# sensitive stomach



## Sherman (Sep 20, 2006)

Hi, I've been gone for awhile, but some of you may remember my little Havanese dog Sherman. We live in Maryland now and I sadly have ALS. Because of it I haven't actually walked Sherman for at least a year. Neighbors do it mostly. But now he's been overnight at the vet this week and last week because he throws up lots of grass and then acts lethargic most of the day. The vet x-rayed him today and said his problem is that he eats too much grass. How do I make the walkers adhere to that dictum and force Sherman away from the grass? I guess I'm going to have to "walk" him from my scooter for awhile so I can make sure he's not eating any grass. It'll be hard but it's possible. I'd appreciate any advice!
Thanks,
Carol


----------



## Kathie (Jul 31, 2008)

Sorry to hear of your ALS diagnosis. it is hard when you can't walk your baby yourself. Surely your neighbors will be careful to keep him away from the grass when they find out his problem. I don't have any other ideas but I'm sure someone will chime in with a good one! Good luck!


----------



## Missy (Nov 6, 2006)

Carol, I am so sorry to hear you have ALS. sounds like you have wonderful neighbors and that they have helped a great deal. Of course I can only offer a guess, but Sherman is probably feeling the changes in your home and that may make him feel nervous and queezy which in turn makes him want to eat grass. Perhaps try a few drops of rescue remedy every day which may calm him. In terms of eating grass, you and/or your neighbors could try spraying bitter apple or tobasco on some and let him munch, the taste may make an impression and break the habit. Is there one neighbor who takes the more on than the others, you both could try to teach him "leave it" that would be the best for long term. We had great success with the Pet Agree... it is not a positive training tool...but it worked and in this situation it may be offer the quickest results for all involved.

Amazon.com: Pet Agree Ultrasonic Trainer: Home & Garden

I wish you the best!


----------



## Thumper (Feb 18, 2007)

I'm really sorry about the ALS :grouphug: I would talk to the vet about grass and find out if it is the grass or the chemicals/fertilizer/pesticides that people and neighbors put ON their grass.
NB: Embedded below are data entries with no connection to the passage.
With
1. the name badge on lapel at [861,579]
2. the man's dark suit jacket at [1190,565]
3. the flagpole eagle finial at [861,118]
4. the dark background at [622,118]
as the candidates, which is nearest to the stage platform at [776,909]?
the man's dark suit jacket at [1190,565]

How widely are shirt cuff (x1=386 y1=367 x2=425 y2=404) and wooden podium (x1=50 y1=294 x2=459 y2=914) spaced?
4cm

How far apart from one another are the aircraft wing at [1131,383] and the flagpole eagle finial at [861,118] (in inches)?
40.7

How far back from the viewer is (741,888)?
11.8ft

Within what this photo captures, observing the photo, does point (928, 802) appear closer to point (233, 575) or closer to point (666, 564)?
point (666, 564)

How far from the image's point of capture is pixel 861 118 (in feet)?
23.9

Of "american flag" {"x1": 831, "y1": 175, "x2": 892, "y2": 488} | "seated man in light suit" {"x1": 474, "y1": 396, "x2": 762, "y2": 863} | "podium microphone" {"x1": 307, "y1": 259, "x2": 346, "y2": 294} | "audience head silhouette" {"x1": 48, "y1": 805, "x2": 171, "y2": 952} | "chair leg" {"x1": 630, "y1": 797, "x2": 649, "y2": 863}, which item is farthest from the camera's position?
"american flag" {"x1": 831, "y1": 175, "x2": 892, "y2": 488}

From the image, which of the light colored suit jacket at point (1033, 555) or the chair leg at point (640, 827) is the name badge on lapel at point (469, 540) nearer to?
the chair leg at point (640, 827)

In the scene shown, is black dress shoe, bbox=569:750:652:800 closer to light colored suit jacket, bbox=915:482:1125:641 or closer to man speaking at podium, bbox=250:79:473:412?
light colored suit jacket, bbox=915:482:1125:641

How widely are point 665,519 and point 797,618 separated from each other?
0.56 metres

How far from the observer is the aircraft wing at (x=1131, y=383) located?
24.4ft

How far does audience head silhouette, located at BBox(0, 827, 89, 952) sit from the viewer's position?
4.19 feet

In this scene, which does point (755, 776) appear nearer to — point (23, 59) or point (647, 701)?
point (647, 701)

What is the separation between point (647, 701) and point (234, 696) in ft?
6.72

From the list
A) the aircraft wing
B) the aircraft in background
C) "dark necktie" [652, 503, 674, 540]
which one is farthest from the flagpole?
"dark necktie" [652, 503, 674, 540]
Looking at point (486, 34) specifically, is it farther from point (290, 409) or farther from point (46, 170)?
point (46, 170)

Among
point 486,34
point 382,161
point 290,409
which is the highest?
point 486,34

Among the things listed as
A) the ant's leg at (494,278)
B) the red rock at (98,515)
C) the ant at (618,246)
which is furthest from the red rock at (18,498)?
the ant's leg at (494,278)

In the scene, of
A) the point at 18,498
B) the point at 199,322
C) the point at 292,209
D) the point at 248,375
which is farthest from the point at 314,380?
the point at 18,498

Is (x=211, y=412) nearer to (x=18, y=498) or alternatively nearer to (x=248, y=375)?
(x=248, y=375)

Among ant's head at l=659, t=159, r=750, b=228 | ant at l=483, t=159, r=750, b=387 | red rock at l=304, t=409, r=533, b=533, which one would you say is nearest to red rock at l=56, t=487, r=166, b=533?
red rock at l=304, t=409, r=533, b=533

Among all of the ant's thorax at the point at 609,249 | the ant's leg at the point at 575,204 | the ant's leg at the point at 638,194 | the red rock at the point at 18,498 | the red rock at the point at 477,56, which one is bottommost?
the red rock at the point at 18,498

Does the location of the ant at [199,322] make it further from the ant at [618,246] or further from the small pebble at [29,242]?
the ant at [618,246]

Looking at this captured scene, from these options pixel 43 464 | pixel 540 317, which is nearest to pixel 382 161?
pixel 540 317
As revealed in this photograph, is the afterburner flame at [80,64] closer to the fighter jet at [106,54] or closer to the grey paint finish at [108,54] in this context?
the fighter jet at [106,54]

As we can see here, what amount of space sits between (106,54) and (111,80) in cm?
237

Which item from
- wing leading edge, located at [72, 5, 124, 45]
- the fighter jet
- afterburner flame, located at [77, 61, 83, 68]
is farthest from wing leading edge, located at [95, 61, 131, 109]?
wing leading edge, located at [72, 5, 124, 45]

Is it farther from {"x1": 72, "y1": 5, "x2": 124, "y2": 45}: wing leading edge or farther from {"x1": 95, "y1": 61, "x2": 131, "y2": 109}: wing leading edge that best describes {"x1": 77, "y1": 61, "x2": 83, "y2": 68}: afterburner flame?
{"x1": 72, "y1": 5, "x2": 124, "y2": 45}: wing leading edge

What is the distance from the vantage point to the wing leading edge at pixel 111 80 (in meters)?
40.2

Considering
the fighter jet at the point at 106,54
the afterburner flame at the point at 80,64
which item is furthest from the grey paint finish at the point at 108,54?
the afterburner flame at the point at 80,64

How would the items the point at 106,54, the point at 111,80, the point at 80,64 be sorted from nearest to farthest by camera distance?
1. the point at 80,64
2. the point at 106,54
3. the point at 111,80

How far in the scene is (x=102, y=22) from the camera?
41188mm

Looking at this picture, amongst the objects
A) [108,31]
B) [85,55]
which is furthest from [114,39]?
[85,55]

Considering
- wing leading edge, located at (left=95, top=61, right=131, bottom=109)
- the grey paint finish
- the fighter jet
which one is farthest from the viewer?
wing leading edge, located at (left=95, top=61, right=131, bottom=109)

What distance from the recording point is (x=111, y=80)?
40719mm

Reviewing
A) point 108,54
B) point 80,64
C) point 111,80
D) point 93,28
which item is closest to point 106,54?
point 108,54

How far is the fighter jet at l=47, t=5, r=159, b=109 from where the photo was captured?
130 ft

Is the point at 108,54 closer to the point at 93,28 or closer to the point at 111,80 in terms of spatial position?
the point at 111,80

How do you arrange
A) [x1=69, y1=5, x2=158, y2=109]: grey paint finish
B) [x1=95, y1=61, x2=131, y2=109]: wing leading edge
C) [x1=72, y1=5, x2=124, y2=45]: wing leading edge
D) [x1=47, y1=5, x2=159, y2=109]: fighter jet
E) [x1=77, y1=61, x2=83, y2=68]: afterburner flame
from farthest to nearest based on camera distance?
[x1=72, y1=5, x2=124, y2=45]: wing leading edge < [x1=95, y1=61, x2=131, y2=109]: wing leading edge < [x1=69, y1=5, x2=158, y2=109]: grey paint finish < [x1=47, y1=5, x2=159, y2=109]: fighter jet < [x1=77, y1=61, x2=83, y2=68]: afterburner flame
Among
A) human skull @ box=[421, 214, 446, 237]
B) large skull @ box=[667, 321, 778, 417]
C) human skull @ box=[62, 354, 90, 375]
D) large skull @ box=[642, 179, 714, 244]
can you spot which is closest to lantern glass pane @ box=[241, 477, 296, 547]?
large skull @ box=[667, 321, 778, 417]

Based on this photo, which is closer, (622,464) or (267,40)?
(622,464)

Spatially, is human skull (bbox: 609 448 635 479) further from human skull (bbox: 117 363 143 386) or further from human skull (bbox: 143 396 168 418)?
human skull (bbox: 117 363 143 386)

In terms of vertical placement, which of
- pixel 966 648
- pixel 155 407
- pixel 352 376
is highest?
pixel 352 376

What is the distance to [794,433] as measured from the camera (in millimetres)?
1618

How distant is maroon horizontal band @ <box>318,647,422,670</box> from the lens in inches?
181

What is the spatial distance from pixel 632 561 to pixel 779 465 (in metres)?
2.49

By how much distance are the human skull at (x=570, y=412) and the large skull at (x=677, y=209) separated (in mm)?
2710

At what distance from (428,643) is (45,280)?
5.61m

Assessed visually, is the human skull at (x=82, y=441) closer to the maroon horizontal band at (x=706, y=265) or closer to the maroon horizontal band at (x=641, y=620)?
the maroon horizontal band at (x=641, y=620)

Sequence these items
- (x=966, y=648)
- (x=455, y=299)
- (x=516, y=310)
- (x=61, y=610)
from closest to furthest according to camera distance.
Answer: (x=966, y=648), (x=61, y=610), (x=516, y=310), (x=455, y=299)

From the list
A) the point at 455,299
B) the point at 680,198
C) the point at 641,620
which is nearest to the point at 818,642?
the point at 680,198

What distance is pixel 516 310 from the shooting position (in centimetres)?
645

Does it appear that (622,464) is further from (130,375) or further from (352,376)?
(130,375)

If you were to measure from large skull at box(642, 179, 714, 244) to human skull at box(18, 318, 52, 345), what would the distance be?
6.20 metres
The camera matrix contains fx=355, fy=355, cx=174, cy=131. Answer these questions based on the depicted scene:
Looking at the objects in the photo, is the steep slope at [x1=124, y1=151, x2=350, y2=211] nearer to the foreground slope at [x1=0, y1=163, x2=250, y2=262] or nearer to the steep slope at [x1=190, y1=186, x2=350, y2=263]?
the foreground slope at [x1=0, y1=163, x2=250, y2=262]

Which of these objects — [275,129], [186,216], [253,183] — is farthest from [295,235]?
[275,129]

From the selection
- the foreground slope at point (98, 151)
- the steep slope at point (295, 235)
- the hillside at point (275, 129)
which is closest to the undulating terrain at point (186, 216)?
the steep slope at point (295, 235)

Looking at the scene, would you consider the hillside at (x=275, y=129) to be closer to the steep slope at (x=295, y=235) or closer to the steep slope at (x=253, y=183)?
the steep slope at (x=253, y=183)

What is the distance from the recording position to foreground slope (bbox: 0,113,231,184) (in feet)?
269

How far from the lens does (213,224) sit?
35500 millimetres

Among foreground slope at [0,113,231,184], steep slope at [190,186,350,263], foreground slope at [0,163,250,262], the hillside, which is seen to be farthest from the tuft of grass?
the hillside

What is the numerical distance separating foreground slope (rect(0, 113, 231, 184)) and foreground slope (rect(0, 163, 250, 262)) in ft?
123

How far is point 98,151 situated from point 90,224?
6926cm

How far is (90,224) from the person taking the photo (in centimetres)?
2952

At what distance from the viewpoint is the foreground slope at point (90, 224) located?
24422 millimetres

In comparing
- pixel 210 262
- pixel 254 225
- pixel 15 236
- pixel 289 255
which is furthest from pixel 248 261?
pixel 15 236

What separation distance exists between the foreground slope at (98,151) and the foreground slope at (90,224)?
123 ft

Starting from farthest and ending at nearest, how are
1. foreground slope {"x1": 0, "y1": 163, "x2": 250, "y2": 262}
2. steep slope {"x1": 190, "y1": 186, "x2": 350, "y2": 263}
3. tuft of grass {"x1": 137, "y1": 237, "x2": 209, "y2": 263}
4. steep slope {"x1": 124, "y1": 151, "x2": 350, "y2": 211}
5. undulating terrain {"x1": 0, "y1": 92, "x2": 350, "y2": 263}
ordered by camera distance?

I know Gucci likes to eat grass sometimes so I grow some safe , organic grass (the brand they sell at the pet stores) in a pot and have trained her to eat out of there if she wants it, although, she hasn't eaten barely in this year.

There are so many theories on why dogs eat grass, the old wives tale says that they eat it because they have an upset stomach, but If there are chemicals on it, it will be a never ending cycle...the chemicals causing the stomach ache.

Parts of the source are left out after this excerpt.